# LISTA DE EXERCÍCIOS:
[1] Reescreva o texto sobre o tradicionalismo espanhol de "A modernidade não" até "pleno mundo moderno!", incluindo esse final, e troque "doloroso" por "lento".
[2] De acordo com o texto sobre o tradicionalismo espanhol, em que ano caiu a monarquia na Espanha?
[3] Continue o texto sobre o tradicionalismo espanhol a partir da última frase.

# TEXTO CITADO:
Elías de Tejada explica os 4 momentos modernos
Eu acho que são cinco momentos. Vejamos o porquê.
Francisco Elías de Tejada é um dos pensadores mais importantes do tradicionalismo espanhol.
De todos os tradicionalismos, o que inclui o tradicionalismo guénoniano (ou tradoperenialismo, como eu chamo), o tradicionalismo espanhol é aquele que é o mais completo e o mais prático.
Prático no sentido de que ele responde a um problema agudo e real, procurando uma solução para esse problema.
Estamos falando da situação espanhola após os fracassos das Guerras Carlistas, culminando na queda da monarquia em 1873 e na Restauração Bourbônica de 1874.
A modernidade não nasceu do dia para noite. Antes, foi fruto dum longo e doloroso processo. Ninguém acordou num dia e disse: —Ei, estamos em pleno mundo moderno!
Carlismo e tradicionalismo
O tradicionalismo espanhol é o fundo teórico do carlismo. A rigor, o carlismo não é mais do que a resistência de certos setores políticos e intelectuais da Espanha à atitude do Rei Fernando VII de ratificar uma lei de Carlos IV que mudava a ordem de sucessão dinástica.

# DADOS:
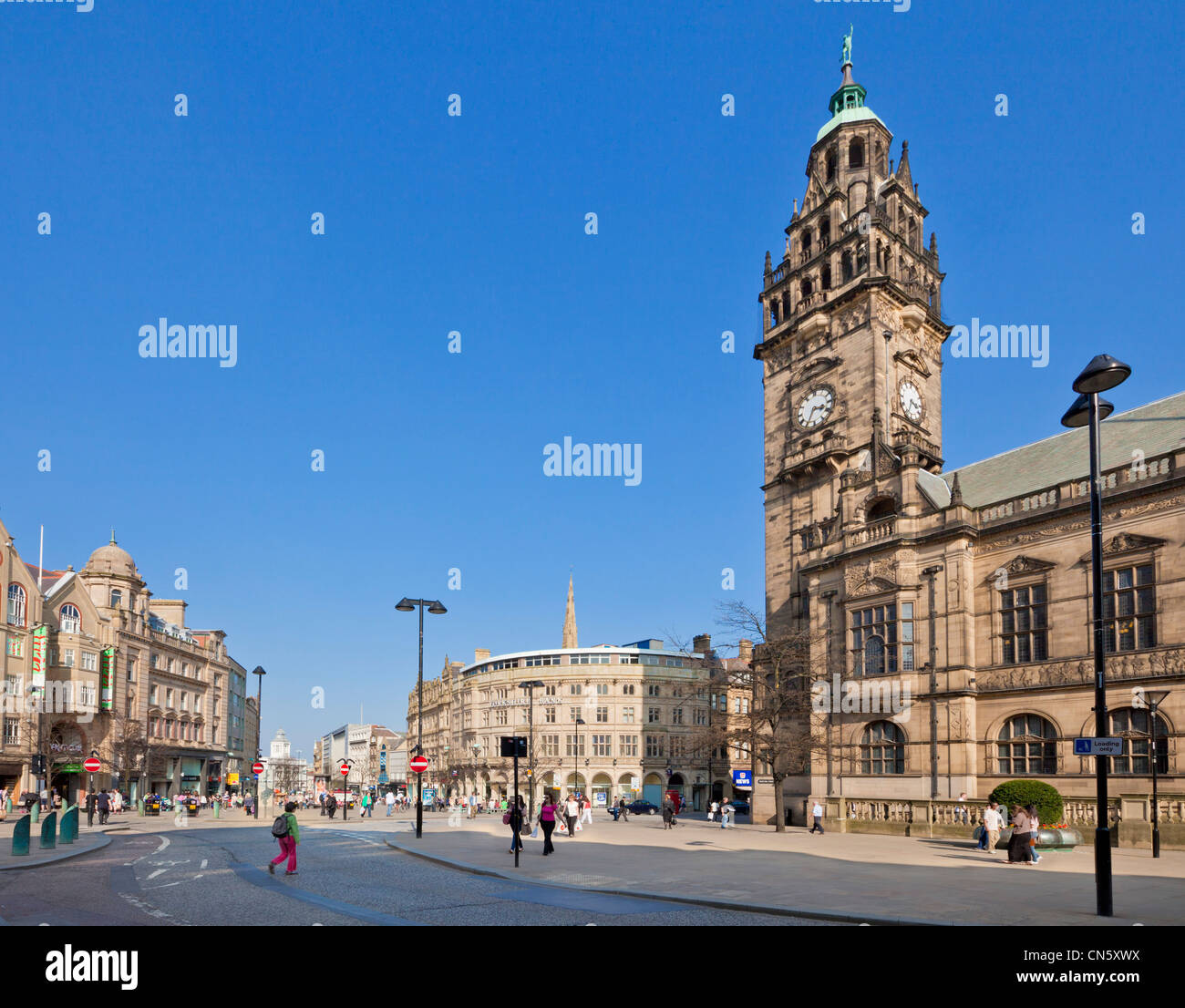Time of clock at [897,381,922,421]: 3:33
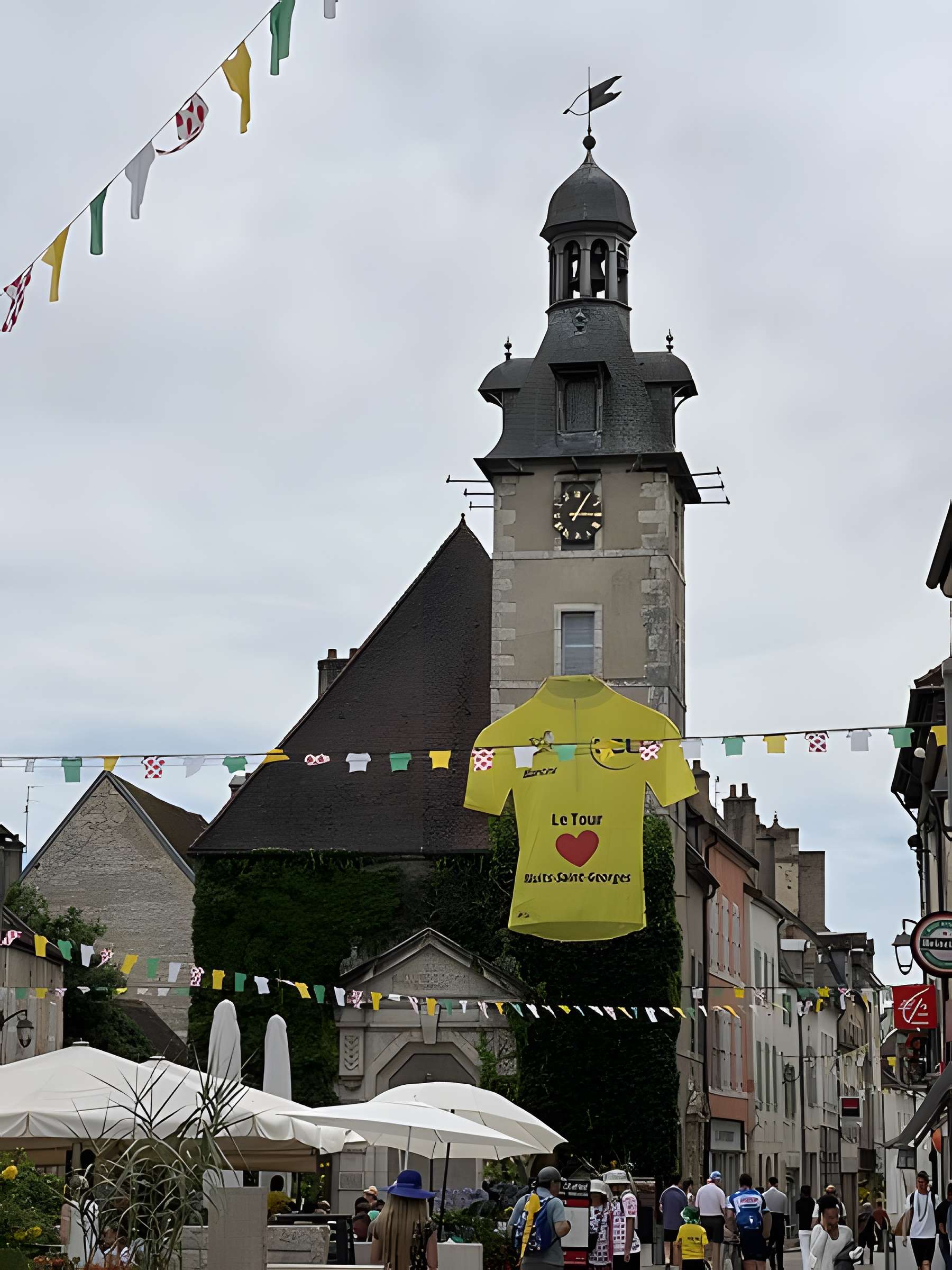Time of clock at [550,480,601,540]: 3:05
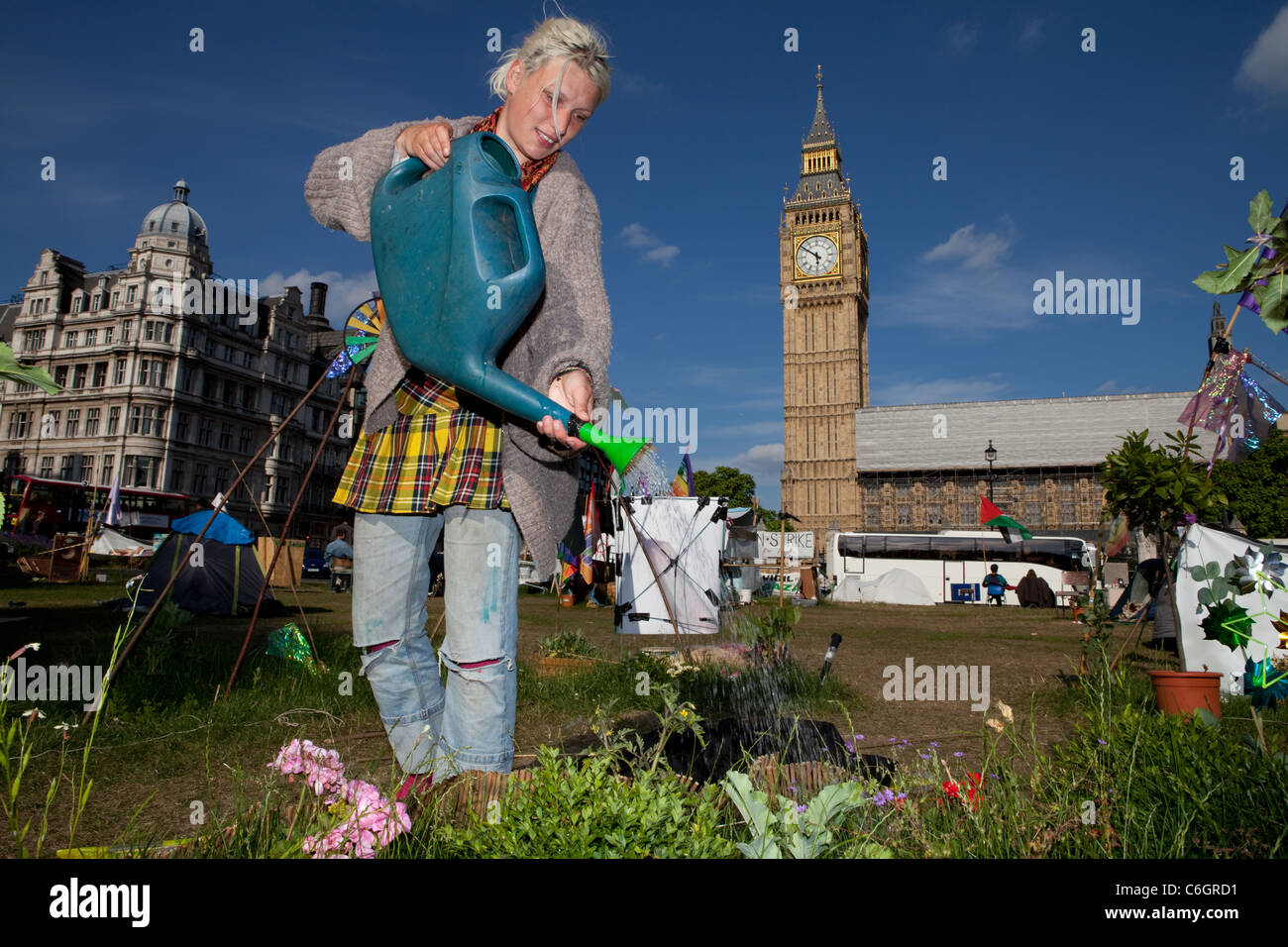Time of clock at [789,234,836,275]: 5:50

# RESPOSTAS DO EXERCÍCIO:
[1]
A modernidade não nasceu do dia para noite. Antes, foi fruto dum longo e lento processo. Ninguém acordou num dia e disse: —Ei, estamos em pleno mundo moderno!

[2] Em 1873.

[3]
Até aquela altura, vigorava na Espanha a lei semi-sálica de Felipe V: uma mulher ascenderia ao trono apenas no caso de não haver herdeiros masculinos. Uma série de reivindicações populares, desde 1812, protestavam contra Fernando, que, por sua vez, era abraçado pelas oligarquias madrilenhas.
Enquanto isso, o povo apoiava D. Carlos, Príncipe das Astúrias, irmão do Rei Fernando.
Esse foi o momento em que duas forças —conservadoras e liberais— passaram a intensificar seu estranhamento. Procurando concretizar os poderes das oligarquias, neutralizar a influência do seu irmão D. Carlos, Fernando, já à beira da morte, promulga uma reversão da lei semi-sálica. A coroa iria então para sua filha, Isabel, que ainda estava na barriga da mãe, Maria Cristina das Duas Sicílias.
O que parecia uma simples disputa dinástica se transformou num duelo entre modernidade e tradição. Eu sei que é muito fácil ser cínico e dizer: São só duas facções aristocráticas querendo manter os privilégios da nobreza.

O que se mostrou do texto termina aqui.